Passage shown:
Thanks for getting back to me. I'd rather have harsh feedback than nice feedback so I appreciate it!


----------



## thoop

So now that im looking for people to upload videos, does anyone have any feedback on the biggest barrier to get you to upload a video? are there not enough people on the site yet? not enough value to separate it from vimeo? any feedback is super appreciated! thanks everyone
Todd


----------



## thoop

I put up a huge update to ShreddedSteeze today. It's a lote more like twitter/instagram for action sports than vimeo. I'd love to hear what you guys think!! I appreciate it.

Todd


----------



## Taskmaster

I quite like the idea, but stepping away from the technical reasons, i think from a neutral point of view it's not something i am likely to use, nor can i see my friends using it or anything similar. There are just too many other options, the big 3 of youtube, vimeo and facebook just have too much of a market share and are something most people are comfortable with. 

I know my friends likely wouldn't use it as they are complete beginners and would find it a bit intimidating putting fun edits of them mostly decking it, just starting to link turns etc when every other video on there people are popping corks, hitting kickers and the like. I suppose it depends who you want to attract.

Items listed in a dataset:
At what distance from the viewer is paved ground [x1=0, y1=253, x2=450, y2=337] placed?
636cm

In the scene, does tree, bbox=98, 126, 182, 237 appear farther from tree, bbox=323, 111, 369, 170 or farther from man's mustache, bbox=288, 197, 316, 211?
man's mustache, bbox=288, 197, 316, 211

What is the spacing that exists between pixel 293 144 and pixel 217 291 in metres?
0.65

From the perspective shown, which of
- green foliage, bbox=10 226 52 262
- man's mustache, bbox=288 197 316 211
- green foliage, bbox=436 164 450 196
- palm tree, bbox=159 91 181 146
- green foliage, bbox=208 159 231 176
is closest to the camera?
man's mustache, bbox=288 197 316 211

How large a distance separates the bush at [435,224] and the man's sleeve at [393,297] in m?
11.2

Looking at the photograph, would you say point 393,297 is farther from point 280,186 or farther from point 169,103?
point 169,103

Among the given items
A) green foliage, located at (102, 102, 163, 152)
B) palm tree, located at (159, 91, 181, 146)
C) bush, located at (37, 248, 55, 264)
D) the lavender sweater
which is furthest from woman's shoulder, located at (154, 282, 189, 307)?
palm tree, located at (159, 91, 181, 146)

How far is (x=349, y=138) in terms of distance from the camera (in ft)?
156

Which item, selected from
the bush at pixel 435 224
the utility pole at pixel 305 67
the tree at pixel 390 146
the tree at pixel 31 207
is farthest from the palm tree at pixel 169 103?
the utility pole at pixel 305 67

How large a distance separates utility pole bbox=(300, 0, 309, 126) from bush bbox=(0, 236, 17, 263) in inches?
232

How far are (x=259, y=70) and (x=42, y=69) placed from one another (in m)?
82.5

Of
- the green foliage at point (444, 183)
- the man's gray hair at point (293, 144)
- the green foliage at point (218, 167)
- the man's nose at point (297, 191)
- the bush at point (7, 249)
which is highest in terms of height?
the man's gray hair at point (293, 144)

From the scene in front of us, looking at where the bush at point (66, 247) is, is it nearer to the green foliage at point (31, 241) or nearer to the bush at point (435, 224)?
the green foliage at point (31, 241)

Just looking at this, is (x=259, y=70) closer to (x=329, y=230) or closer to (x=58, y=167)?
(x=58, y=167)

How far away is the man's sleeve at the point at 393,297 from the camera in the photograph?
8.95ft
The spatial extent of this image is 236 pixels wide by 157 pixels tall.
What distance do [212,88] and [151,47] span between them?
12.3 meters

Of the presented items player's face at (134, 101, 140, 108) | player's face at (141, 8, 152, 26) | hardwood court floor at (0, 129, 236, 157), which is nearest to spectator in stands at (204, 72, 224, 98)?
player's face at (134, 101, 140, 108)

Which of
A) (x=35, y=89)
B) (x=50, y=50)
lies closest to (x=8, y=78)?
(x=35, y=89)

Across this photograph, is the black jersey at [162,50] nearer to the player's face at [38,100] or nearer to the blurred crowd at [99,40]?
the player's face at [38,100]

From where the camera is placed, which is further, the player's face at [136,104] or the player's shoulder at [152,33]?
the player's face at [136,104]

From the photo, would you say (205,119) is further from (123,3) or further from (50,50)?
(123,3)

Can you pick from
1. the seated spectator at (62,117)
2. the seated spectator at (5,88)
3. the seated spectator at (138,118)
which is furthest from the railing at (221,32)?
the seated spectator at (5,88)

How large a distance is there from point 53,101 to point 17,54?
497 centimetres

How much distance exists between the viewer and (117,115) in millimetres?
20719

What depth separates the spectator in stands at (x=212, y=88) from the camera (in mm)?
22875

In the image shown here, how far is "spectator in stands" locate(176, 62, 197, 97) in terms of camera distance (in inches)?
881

Tasks to perform:
a) Reproduce the part of the ShreddedSteeze thread above starting at "## Taskmaster" and ending at "are comfortable with.".
b) In the ShreddedSteeze thread above, which three services does Taskmaster say have too much of a market share?

Answers to the exercise:
a)
## Taskmaster

I quite like the idea, but stepping away from the technical reasons, i think from a neutral point of view it's not something i am likely to use, nor can i see my friends using it or anything similar. There are just too many other options, the big 3 of youtube, vimeo and facebook just have too much of a market share and are something most people are comfortable with.

b) YouTube, Vimeo and Facebook.